As to housing, here's an interesting discussion over at the OC Register.

Roberts is exactly correct. This is not a foreclosure crisis. It's a debt crisis.

GawainsGhost said...

Oh, and not to get all political on you guys, but speaking of Star Trek, here is an excellent video by Bill Whittle over at

Great special effects, really. And I did not know that the premise of the show was based on Horatio Hornblower.

watchtower said...

If things go "Mad Max" I'm going to have to go with the Dodge Challenger Vapor, the flat black paint job will be the new black for the fall season at the Thunderdome.

As I have said before I am a novice when it comes to finance so I'm not really sure if the U.S. can correctly be compared to Japan but I read an interesting article over at Financial Sense yesterday titled:
Myth Busting
by Adam Brochert
(here is an excerpt)
“The government is printing money and this will stop deflation and cause heavy inflation or hyperinflation”
"You want heavy “money printing” and heavy government debt loads? Try Japan!
How many Gold bugs are calling for pending hyperinflation in Japan? If any are, when did they start calling for it? Quantitative easing was begun in Japan in 2001 and went on for 5 years before they took a break..."
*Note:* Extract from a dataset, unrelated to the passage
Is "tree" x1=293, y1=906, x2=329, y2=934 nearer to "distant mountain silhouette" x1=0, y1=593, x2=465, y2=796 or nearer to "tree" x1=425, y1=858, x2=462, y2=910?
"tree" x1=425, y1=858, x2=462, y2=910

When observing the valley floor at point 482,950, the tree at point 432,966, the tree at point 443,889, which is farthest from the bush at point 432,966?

"...Or how about those bond vigilantes stopping the Japanese government in its tracks and pushing government bond yields to astronomical highs..." (not happening according to the chart Mr. Brochert has up in this article)

The guy is still pro gold even though he makes a convincing argument against hyperinflation (which I admit I sometimes wonder if that's not the road the U.S. is going down).